Understanding Speed in an A,B,C Situation

[Monkfish]

Can someone with a bigger brain than me please explain this situation:

You've got 3 people A, B, & C. B is in the middle and A & C move away from him in opposite directions at 2/3 the speed of light as seen by B. What speed is C going from the perspective of A and why?

 

[DaveC426913]

C and A will be moving at approx .92c wrt each other

Relativistic velocities do not add the way we expect. When two relativistic velocities are "added", the answer will always be less than c. This is the formula:

$$s = \frac{v_1 + v_2}{1 + \frac{v_1v_2}{c^2}}$$


= .666 + .666 / (1 + .4435 / 1^2)

= .92

 

[jtbell]

I won't give you the exact answer because it is instructive for you to try to calculate it yourself using the relativistic "velocity addition" formula:

http://hyperphysics.phy-astr.gsu.edu/hbasees/Relativ/einvel.html

Nevertheless, I can tell you that the answer must be less than the speed of light, so if you get a larger number you've made a mistake somewhere.

 

[DaveC426913]

&%$@$! latex...

 

[Monkfish]

Thanks for the equation. Is there a way to visualize this using a 3D space-time diagram (as opposed to a 4D diagram which would a little difficult to draw ;))?

 

[dx]

You can visualize it using just a 2D spacetime diagram (1 space + 1 time).
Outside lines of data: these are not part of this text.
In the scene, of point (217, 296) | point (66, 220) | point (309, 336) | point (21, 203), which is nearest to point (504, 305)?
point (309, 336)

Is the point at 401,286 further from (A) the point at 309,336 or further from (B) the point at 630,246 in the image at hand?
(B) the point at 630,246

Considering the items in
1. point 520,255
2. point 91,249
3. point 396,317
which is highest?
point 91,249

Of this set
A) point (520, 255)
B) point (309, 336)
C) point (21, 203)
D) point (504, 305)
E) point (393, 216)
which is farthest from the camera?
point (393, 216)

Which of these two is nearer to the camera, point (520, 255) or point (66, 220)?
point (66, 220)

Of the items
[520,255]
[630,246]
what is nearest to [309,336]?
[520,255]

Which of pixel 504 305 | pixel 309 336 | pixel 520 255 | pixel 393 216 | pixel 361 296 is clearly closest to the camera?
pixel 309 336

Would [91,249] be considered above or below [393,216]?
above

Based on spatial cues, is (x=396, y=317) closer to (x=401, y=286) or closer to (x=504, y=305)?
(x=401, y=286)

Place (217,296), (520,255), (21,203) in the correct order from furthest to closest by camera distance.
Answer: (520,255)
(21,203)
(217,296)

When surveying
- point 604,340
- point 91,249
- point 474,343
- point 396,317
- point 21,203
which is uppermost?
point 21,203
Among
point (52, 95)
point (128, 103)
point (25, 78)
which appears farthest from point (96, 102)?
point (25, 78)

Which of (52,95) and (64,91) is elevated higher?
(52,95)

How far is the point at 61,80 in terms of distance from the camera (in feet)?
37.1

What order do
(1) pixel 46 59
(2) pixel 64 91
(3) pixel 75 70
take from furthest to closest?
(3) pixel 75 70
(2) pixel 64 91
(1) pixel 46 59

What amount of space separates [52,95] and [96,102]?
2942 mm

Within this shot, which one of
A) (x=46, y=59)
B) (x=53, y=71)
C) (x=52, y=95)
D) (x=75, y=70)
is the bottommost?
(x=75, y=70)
Unfortunately there is no easy way for me to draw it for you, so I refer you to the excellent textbook Spacetime Physics by Taylor and Wheeler.

 

[Monkfish]

Thanks. It must be a good book because it's bloody expensive!

 

[dx]

Chapter one is free: http://www.eftaylor.com/download.html#special_relativity

Discussion of the spacetime diagram starts on page 26.

 

[Monkfish]

Thanks, I'll give it a read and if my puny brain can cope, I'll start saving up my pennies. :)

 

[Idyllic]

I would also like to know the answer to this question. Can it be figured out just using einsteins two posulatees? I proved that the relative velocities can't be greater than c if one is stationary, but I am not sure about this one.

 

[jtbell]

The relativistic "velocity addition" equation is normally derived from the Lorentz transformation equations, which can in turn be derived from Einstein's postulates. I've never seen it derived "directly" from the postulates.

 

[Idyllic]

The relativistic "velocity addition" equation is normally derived from the Lorentz transformation equations, which can in turn be derived from Einstein's postulates. I've never seen it derived "directly" from the postulates.

thanks were about to learn about it at uni. This stuff is so damn exciting.